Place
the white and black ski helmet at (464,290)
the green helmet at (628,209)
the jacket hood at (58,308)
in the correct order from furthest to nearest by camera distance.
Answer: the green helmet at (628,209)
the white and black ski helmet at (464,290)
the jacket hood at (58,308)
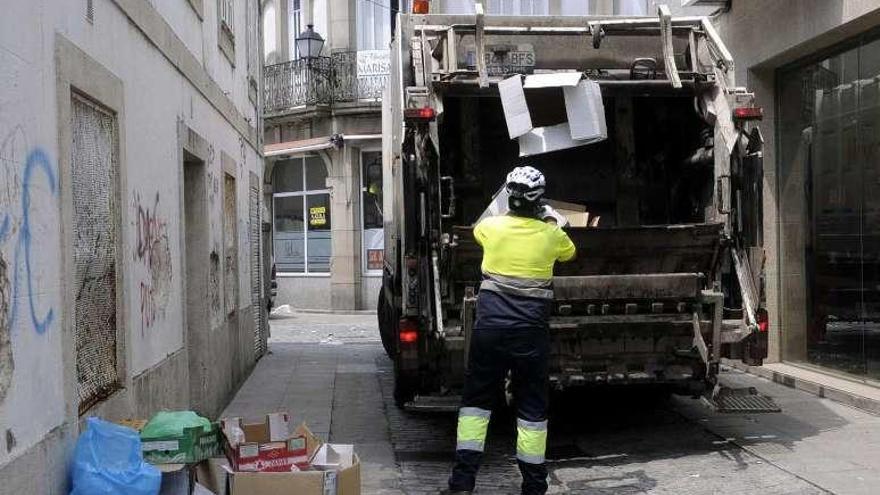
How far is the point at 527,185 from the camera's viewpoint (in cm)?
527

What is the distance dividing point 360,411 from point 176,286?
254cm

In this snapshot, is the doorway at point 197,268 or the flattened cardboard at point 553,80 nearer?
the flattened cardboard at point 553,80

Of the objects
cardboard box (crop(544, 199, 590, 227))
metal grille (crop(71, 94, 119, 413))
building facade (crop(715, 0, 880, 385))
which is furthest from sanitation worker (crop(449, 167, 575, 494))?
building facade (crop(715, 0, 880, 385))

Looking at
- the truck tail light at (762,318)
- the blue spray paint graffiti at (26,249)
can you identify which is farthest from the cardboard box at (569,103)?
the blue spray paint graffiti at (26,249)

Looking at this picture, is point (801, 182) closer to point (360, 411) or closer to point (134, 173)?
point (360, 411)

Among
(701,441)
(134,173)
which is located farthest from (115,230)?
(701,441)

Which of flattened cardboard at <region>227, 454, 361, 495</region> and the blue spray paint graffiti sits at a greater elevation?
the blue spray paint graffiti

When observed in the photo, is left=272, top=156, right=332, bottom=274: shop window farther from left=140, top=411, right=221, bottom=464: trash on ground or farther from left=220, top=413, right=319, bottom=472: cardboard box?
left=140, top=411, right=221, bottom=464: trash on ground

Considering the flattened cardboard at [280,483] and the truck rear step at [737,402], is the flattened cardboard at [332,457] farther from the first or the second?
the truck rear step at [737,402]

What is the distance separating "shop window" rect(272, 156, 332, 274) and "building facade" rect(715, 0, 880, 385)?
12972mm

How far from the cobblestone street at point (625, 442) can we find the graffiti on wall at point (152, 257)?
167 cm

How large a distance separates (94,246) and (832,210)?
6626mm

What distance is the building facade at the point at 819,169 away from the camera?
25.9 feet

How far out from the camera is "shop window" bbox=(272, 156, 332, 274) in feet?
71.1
★ ★ ★ ★
■ WHAT YOU SHOULD DO:
Reproduce all of the data above word for word, leaving out the pictures.

■ TASK SOLUTION:
Place
the white and black ski helmet at (464,290)
the green helmet at (628,209)
the jacket hood at (58,308)
in the correct order from furthest to nearest by camera distance.
Answer: the green helmet at (628,209)
the white and black ski helmet at (464,290)
the jacket hood at (58,308)
How far is the point at 527,185 from the camera's viewpoint (in cm)?
527

What is the distance dividing point 360,411 from point 176,286?
254cm

In this snapshot, is the doorway at point 197,268 or the flattened cardboard at point 553,80 nearer?
the flattened cardboard at point 553,80

Of the objects
cardboard box (crop(544, 199, 590, 227))
metal grille (crop(71, 94, 119, 413))
building facade (crop(715, 0, 880, 385))
which is furthest from sanitation worker (crop(449, 167, 575, 494))?
building facade (crop(715, 0, 880, 385))

Looking at
- the truck tail light at (762,318)
- the blue spray paint graffiti at (26,249)
can you identify which is farthest from the cardboard box at (569,103)?
the blue spray paint graffiti at (26,249)

Looking at this picture, is point (801, 182) closer to point (360, 411) or closer to point (134, 173)?
point (360, 411)

Among
(701,441)
(134,173)
which is located farthest from (115,230)?
(701,441)

Which of flattened cardboard at <region>227, 454, 361, 495</region> and the blue spray paint graffiti sits at a greater elevation?
the blue spray paint graffiti

When observed in the photo, is left=272, top=156, right=332, bottom=274: shop window farther from left=140, top=411, right=221, bottom=464: trash on ground or farther from left=220, top=413, right=319, bottom=472: cardboard box?
left=140, top=411, right=221, bottom=464: trash on ground

Considering the flattened cardboard at [280,483] and the truck rear step at [737,402], is the flattened cardboard at [332,457] farther from the first or the second?
the truck rear step at [737,402]

What is the distance separating "shop window" rect(272, 156, 332, 274) and "building facade" rect(715, 0, 880, 385)?
12972mm

How far from the cobblestone street at point (625, 442) can we find the graffiti on wall at point (152, 257)?
167 cm

How large a distance separates (94,246) and (832,210)?
6626mm

What distance is the building facade at the point at 819,169 away from the camera?
25.9 feet

How far out from the camera is "shop window" bbox=(272, 156, 332, 274) in feet?
71.1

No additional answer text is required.